Adequate preparation of witnesses is also essential to success. Parents and experts need to be prepared not just for the questions coming from the parent’s attorney, but for the likely cross examination from the District. Generally the district’s defense will be contained either in the response to the due process, or in a Prior Written Notice. From there it ought to be possible to predict the likely questions on cross.
The presentation of evidence must tell a story. Often that story is told through the testimony of the District staff. Since no depositions are permitted, a thorough familiarity with the documents is essential. The parent’s attorney usually does not know what the District witnesses will say until the words emerge from their mouth. Without an exhaustive knowledge of the records, it is impossible to formulate the questions spontaneously as is necessary in a due process hearing.
By the time the hearing is concluded, the hearing officer should have received a clear picture of what happened to the student, how it happened, and what is necessary to fix it. If these things are not wrapped up for the hearing officer, it is unlikely that any gaps will be filled in by the hearing officer him/herself.
Professional conduct at a due process hearing is essential. That rule applies equally to school districts and their lawyers, as well as to parents and their lawyers. While parents may get understandably emotional, there is no excuse for nasty or brutish behavior. If the other side gets nasty, it is best for the parents and their lawyer to “take the high road.” Often when school districts, or parents, feel that the case is not going well, they may engage in personal attacks to those on the other side. It is best not to engage with that. Hearing officers hate unprofessional attorneys and parties.
Generally this office requests a “sequestration of witnesses” before the hearing so that district staff who may be on the witness list are unable to attend the hearing and listen to the testimony before their own turn on the witness stand. This separation of witnesses does not impact a parent’s right to have an open hearing where members of the public, including friends, can attend.

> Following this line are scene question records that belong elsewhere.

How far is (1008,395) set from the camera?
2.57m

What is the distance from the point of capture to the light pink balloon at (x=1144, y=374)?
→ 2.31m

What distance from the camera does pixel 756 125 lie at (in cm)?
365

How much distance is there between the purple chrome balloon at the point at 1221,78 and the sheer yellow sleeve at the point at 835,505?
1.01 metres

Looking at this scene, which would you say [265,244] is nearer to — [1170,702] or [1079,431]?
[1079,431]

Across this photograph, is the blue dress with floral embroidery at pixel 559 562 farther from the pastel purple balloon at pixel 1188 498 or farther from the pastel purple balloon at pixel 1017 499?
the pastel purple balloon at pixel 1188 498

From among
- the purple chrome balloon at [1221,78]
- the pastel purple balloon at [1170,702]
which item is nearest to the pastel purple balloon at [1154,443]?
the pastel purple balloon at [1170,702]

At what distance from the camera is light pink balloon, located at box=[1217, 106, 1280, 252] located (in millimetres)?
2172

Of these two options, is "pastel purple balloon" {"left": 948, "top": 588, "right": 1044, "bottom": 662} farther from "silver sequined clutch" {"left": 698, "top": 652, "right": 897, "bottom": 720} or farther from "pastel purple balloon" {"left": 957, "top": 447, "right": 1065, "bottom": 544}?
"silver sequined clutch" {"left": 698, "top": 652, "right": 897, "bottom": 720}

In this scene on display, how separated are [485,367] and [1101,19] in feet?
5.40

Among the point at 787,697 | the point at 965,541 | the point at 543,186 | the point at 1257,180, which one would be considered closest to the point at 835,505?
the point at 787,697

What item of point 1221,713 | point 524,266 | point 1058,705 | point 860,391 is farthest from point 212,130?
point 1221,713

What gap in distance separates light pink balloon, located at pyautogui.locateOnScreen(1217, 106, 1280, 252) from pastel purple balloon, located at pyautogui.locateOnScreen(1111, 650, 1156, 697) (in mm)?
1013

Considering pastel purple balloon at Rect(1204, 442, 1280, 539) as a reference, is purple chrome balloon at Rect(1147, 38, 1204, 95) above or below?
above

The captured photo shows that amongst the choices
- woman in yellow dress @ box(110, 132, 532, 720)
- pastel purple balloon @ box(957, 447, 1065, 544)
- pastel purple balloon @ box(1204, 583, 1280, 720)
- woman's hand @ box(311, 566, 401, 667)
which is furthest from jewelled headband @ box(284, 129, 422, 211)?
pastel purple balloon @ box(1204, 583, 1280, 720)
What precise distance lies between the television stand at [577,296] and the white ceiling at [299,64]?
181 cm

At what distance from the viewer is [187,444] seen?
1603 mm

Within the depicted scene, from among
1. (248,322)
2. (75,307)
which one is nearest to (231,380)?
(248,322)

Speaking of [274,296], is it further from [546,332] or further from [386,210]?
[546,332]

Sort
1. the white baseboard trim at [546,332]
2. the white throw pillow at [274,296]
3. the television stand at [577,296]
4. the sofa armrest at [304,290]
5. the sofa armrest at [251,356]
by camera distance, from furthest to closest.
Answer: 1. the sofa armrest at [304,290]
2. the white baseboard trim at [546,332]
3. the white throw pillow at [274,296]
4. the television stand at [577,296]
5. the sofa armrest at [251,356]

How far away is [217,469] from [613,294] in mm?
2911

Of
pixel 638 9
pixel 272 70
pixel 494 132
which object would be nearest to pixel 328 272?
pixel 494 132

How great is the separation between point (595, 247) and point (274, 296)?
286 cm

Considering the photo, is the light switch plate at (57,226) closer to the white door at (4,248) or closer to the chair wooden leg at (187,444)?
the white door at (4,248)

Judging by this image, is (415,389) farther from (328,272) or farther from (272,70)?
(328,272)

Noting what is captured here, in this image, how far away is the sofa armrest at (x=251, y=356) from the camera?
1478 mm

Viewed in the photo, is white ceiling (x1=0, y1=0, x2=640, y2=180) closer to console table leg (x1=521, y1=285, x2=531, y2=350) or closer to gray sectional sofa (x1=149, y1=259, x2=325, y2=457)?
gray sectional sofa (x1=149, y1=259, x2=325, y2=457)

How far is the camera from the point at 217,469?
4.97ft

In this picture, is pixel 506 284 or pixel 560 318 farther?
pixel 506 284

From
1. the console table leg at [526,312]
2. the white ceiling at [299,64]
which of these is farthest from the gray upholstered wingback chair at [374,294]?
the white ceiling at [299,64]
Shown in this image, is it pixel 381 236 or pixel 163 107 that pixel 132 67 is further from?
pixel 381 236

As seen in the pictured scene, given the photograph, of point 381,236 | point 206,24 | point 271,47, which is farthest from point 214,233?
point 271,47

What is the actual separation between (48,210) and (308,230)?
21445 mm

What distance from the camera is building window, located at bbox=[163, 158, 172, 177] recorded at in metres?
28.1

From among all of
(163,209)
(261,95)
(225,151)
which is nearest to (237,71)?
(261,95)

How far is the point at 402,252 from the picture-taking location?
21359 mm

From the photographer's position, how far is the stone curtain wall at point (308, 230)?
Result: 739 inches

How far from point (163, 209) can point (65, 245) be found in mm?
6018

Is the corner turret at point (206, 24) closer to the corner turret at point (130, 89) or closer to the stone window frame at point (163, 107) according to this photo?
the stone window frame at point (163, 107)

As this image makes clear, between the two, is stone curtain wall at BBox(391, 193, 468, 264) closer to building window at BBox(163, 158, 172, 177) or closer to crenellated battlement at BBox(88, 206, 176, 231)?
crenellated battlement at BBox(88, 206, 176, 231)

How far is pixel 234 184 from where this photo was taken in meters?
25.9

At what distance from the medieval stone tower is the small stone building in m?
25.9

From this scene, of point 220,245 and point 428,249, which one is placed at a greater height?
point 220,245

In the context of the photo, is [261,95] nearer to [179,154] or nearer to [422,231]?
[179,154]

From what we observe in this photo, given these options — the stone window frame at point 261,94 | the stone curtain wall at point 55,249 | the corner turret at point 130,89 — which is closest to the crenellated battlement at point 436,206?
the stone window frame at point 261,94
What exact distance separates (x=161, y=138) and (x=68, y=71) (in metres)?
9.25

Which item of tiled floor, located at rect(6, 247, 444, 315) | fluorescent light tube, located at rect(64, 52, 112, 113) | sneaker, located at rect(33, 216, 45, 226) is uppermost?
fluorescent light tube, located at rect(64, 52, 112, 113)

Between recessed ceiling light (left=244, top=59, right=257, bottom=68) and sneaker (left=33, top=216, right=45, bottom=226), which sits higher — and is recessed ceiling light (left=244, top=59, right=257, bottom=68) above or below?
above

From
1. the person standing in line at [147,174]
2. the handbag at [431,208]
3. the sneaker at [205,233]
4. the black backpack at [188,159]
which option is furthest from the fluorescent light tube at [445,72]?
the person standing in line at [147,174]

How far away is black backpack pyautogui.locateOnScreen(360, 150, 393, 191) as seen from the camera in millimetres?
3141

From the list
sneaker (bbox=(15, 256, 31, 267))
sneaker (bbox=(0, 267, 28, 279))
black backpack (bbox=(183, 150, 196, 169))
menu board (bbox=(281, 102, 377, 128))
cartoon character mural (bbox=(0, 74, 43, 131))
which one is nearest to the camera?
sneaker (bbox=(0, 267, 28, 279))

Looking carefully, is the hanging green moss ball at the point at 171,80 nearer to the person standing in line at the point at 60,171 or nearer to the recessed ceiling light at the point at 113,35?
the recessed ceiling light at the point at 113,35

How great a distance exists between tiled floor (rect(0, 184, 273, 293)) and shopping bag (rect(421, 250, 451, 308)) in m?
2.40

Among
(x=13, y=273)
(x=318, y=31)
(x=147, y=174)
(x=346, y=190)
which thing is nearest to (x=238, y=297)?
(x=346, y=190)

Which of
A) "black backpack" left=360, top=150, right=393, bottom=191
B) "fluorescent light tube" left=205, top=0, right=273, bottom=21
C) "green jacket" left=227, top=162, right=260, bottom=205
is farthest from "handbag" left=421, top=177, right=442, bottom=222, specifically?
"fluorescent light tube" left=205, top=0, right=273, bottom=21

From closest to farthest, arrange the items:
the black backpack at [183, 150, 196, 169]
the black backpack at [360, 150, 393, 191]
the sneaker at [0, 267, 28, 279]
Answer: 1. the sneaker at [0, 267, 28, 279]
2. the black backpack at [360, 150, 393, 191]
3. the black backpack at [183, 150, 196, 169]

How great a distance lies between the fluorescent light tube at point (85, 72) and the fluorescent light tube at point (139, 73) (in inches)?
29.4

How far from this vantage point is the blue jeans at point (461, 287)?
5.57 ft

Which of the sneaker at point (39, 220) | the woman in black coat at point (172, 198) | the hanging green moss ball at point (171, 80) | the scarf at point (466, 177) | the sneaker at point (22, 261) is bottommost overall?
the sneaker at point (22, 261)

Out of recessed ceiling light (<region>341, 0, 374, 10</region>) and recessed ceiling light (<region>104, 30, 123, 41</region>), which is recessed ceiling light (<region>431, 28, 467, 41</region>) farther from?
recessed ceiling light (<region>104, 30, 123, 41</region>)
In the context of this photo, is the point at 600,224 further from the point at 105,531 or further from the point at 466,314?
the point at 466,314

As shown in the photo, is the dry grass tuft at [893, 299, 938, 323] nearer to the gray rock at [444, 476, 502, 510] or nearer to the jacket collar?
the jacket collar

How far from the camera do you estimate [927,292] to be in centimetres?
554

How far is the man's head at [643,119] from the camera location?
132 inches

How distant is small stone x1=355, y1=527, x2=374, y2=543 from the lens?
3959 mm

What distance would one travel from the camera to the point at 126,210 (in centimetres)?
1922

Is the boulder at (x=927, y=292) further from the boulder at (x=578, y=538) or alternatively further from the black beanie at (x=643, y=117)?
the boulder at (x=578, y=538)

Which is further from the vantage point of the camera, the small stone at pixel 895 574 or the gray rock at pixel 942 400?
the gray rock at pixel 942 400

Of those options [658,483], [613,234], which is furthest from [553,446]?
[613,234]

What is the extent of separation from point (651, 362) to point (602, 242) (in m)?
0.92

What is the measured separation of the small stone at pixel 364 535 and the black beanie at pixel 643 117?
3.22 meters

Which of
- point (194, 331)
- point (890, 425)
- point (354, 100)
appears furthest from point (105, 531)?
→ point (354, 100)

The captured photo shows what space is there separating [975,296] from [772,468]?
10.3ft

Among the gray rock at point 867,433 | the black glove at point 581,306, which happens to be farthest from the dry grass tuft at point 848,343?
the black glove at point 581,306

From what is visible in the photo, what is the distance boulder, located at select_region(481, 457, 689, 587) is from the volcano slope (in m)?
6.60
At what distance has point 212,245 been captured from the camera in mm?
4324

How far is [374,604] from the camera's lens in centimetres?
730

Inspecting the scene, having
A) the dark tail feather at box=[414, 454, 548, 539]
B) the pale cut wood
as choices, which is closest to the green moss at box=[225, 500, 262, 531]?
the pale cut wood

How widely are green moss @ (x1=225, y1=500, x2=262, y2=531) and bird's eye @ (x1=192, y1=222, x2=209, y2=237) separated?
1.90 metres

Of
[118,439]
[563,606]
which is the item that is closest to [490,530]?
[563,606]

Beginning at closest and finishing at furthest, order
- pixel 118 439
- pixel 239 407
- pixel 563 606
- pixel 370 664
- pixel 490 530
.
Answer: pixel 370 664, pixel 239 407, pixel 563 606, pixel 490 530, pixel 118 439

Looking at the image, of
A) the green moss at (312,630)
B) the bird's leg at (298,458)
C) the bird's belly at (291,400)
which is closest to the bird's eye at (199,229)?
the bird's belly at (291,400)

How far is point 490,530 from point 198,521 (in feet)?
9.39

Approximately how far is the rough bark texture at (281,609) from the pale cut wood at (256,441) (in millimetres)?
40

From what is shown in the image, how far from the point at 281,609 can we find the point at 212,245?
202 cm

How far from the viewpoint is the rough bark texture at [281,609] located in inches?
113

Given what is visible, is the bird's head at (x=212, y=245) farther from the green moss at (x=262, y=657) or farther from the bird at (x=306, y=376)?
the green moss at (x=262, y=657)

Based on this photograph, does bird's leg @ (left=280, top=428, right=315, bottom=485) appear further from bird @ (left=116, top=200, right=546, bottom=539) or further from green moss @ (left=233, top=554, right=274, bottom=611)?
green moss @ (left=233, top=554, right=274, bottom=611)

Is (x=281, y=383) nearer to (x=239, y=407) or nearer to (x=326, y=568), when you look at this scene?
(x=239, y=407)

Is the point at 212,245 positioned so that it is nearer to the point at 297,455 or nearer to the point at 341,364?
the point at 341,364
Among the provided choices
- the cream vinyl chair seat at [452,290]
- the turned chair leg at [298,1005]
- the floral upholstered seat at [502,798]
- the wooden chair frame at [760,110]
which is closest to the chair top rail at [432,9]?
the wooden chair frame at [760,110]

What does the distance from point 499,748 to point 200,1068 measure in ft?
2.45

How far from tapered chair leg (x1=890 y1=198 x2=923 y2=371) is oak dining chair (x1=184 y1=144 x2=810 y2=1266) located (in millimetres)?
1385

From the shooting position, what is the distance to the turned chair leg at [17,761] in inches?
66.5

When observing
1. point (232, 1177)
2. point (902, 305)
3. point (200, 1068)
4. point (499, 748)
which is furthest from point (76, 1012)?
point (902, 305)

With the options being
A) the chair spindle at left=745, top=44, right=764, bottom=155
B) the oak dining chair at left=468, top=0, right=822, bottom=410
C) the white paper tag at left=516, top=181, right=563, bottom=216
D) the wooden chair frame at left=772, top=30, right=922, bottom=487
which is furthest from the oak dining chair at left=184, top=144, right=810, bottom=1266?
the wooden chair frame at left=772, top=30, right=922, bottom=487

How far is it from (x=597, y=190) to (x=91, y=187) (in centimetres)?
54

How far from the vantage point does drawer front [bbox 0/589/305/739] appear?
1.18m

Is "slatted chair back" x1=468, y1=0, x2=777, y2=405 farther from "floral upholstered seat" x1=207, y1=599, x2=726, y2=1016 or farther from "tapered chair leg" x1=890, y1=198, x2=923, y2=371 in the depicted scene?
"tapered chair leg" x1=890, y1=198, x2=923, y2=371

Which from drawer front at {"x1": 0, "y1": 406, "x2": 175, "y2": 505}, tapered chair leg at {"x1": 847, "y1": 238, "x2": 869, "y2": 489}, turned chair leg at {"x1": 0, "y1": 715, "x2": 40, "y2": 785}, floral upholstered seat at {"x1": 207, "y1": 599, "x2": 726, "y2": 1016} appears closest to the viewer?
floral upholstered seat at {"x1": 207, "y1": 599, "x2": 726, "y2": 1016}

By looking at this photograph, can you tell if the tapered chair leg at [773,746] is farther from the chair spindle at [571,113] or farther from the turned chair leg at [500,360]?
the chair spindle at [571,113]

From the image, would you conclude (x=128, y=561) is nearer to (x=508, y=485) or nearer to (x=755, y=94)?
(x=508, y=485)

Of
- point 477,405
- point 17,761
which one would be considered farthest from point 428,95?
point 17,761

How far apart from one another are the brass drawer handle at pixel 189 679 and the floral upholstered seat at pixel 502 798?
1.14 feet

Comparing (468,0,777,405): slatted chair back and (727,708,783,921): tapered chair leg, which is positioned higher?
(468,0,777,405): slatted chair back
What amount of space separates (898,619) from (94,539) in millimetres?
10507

Parties are usually required to write a brief after the hearing to explain their respective positions to the hearing officer by identifying the relevant law and applying it to the facts of the case. Brief writing is a highly technical skill and parents ought to know that their attorney has extensive experience in brief writing. Attorneys should always send their brief to the client before it is filed to assure that it accurately reflects the client’s position even if the client may not understand all of the legal jargon.
Due process proceedings are often lengthy, expensive and can be emotionally draining for parents. However, there are times when a hearing is necessary in order to improve the education and life of a student after other options have been exhausted. If parents are not sure whether a hearing is necessary, they are free to seek a second opinion just as they might for a medical issue. In making a decision of this nature, sometimes another opinion is not a bad idea.